Cos’è e come si prepara il vin santo?
Il vin santo è tra i protagonisti delle tavole delle feste: vi raccontiamo qualcosa di più sulle sue origini, le sue tecniche di lavorazione e i suoi migliori abbinamenti. Tra questi, ovviamente, non manca quello con la pasticceria secca.
Il vin santo non è solo una bevanda da chiesa ma è, soprattutto durante le festività natalizie, il vino che viene tradizionalmente consumato a fine pasto, magari in abbinamento a formaggi stagionati ed erborinati o alla pasticceria secca. Le sue origini sono antichissime ma fate attenzione: non confondetelo con il vino santo.
Perché si chiama così?
Sul nome del vin santo ci sono più teorie. C’è chi lo fa derivare dall’aggettivo greco xantos, che significa giallo (e in effetti il colore del vin santo è proprio giallo), e poi c’è chi collega l’aggettivo santo alla Settimana Santa, il momento dell’anno in cui si spremono gli acini appassiti per ottenere il vino. Altre storie riferiscono però il nome all’isola di Xantos, meglio nota come Santorini, dove le viti e l’uva godono di un clima perfetto.
Di che vino si tratta?
Secondo la pratica enologica, il vin santo è un vino passito ottenuto dalla vinificazione di uve che hanno subito un lungo processo di disidratazione, detto appassimento, in grado di donare alla bevanda un’alta concentrazione zuccherina.
Che gusto ha e a cosa si abbina?
Al naso, il vin santo ha profumi di mandorla e frutta secca, sentori di miele e albicocca disidratata. In bocca, oltre a una texture più pastosa rispetto a quella del vino secco, ritroviamo i sapori annunciati al naso. Pertanto, questo particolare vino dal colore dorato si sposa elegantemente con biscotti secchi o formaggi stagionati ed erborinati.
Quando si beve?
Per tradizione, il vin santo si imbottiglia e si beve a Natale e a Pasqua. Quindi, a seconda del momento, le uve avranno avuto un tempo diverso di appassimento e il vino sarà più o meno zuccherino: quello pasquale è di sicuro un vin santo più dolce e vellutato.
Come si ottiene?
L’ingrediente segreto del vin santo è la madre: una selezione di lieviti molto forti e quindi adatti a trasformare lo zucchero, presente in questi mosti in grande quantità, in alcol. La madre è la feccia che dopo la fermentazione del vino precedente rimane sul fondo del caratello e viene quindi riutilizzata per le lavorazioni successive. Ogni cantina ha la propria ed è questo il fattore che garantisce al vin santo caratteristiche uniche e difficilmente imitabili.

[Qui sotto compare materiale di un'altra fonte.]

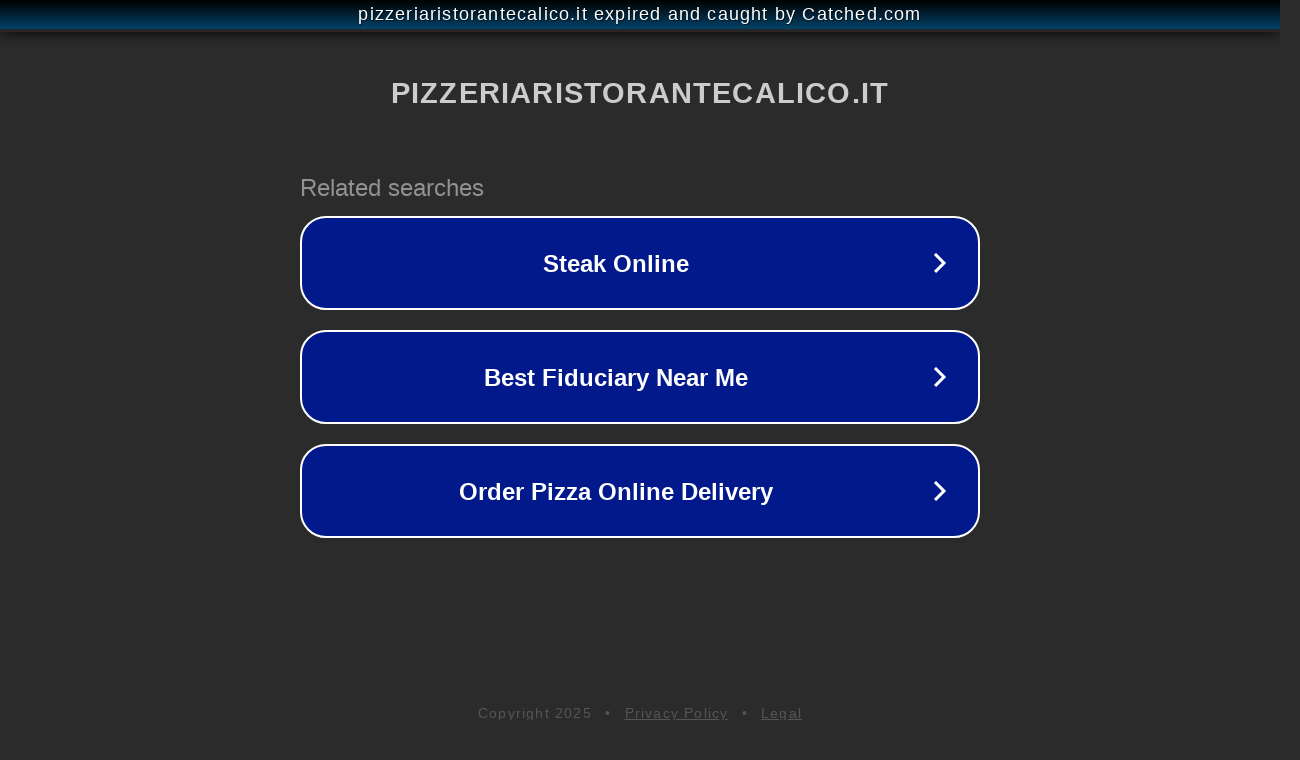

--- FILE ---
content_type: text/html; charset=utf-8
request_url: https://www.pizzeriaristorantecalico.it/contatti/
body_size: 1102
content:
<!doctype html>
<html data-adblockkey="MFwwDQYJKoZIhvcNAQEBBQADSwAwSAJBANDrp2lz7AOmADaN8tA50LsWcjLFyQFcb/P2Txc58oYOeILb3vBw7J6f4pamkAQVSQuqYsKx3YzdUHCvbVZvFUsCAwEAAQ==_teW6DL+HHOfHuXXCQWpNfcL71VyDAfdjh9J+jCngHCe618R7m2H7g6TCfe5P8Z4LPyGszw41TzOzp8gDYWporg==" lang="en" style="background: #2B2B2B;">
<head>
    <meta charset="utf-8">
    <meta name="viewport" content="width=device-width, initial-scale=1">
    <link rel="icon" href="[data-uri]">
    <link rel="preconnect" href="https://www.google.com" crossorigin>
</head>
<body>
<div id="target" style="opacity: 0"></div>
<script>window.park = "[base64]";</script>
<script src="/bfPQmKJcv.js"></script>
</body>
</html>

Si dice vin santo o vino santo?
Non bisogna confondere il vin santo con il vino santo, presidio Slow Food prodotto in Trentino. Anche il secondo è un vino passito ma viene realizzato a partire da uno specifico vitigno, cioè quello delle uve selezionate di Nosiola. Si tratta di una varietà autoctona della Valle dei Laghi, luogo in cui le uve vengono appassite per oltre sei mesi su dei graticci chiamati arèle.
Anche per questa bevanda, dopo una lunga e lenta fermentazione, la pigiatura avviene durante la Settimana Santa. Il vino che si ottiene è di grande morbidezza, con il giusto tenore zuccherino e alcolico e un ricco bouquet di profumi.